Polling would be sending an HTTP request every few seconds asking "anything new?" That works but it wastes a lot of resources. Most polls return nothing. Server CPU goes up. Bandwidth goes up. Latency goes up to the polling interval.

A WebSocket is a single open connection. The server pushes new data the moment it has it. The client pushes new data when the user does something. There is no waiting interval.

The tradeoff is that WebSockets are stateful in a way HTTP is not, the connection lives across many requests. We have to think about what happens when the connection drops, when the server restarts, when the user changes networks.

Authentication on the WebSocket

A WebSocket connection has to be authenticated just like an HTTP request. Two challenges complicate it:

  1. WebSocket handshakes pass through some proxies awkwardly when cookies are involved.
  2. Once the connection is open, every subsequent message has to be associated with the right user without re-checking the cookie every time.

Dashify's solution is the JWT pattern covered in the JWT page. The browser asks the API for a short lived JWT (15 minutes), opens the WebSocket with the JWT in a query parameter, and the Socket.IO middleware verifies the JWT once at handshake time. Once verified, the connection's userId and tenantId are attached and used on every subsequent message.

A small but critical detail: the JWT claim Socket.IO reads is id, not _id. Reading the wrong field returns "unauthorized: malformed token" on every handshake, a real bug we hit and fixed once.

Rooms

Socket.IO has a concept called rooms, named groups of connections that messages can be broadcast to.

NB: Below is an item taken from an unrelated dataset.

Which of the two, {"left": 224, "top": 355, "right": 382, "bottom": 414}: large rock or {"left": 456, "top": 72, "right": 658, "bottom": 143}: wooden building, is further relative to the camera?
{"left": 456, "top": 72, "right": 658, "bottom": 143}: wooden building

Dashify uses rooms heavily:

  • Every user has a personal room, user:<userId>, for notifications targeted at them.
  • Every project has a room, project:<projectId>, for board updates.
  • Every chat channel has a room, chat:<channelId>, for messages in that channel.

When a user opens a project board, the client emits subscribe project:abc123; the server adds the connection to the room. When the user navigates away, the client emits unsubscribe; the server removes it. The user only receives events for what they are looking at.

Cross-instance fanout

The Socket.IO Redis adapter is the magic. With it, every API instance is part of a Redis Pub/Sub mesh. When instance 1 emits to room: project:abc, the adapter publishes to a Redis channel. Every instance is subscribed; every instance forwards to its locally-connected clients in that room. The user does not know or care which instance they are connected to.

Without the Redis adapter, real time would only work for users connected to the same instance, which would mean it does not really work at all in a horizontally-scaled deployment.

Per-tab support

A user may have the platform open in three tabs. Each tab is a separate WebSocket connection. Each connection is in the same user:<userId> room. When the platform sends a notification, all three tabs receive it.

This is what makes "you have a new message" badges accurate even when the user has multiple tabs open. Implemented correctly, it is invisible. Implemented incorrectly, you see the same notification on one tab while another tab is silent, which we explicitly debugged and fixed.

Ordering and atomicity

In a chat, message order matters. If Alice sends "what time?" and then "actually 3pm works", and they arrive in reverse order, the conversation makes no sense.

Dashify guarantees order per channel with an atomic per-channel sequence number. When the API accepts a chat message, it atomically increments a counter in Redis for that channel and assigns the new sequence number to the message. Clients sort messages by this number, not by the timestamp (which can drift across machines).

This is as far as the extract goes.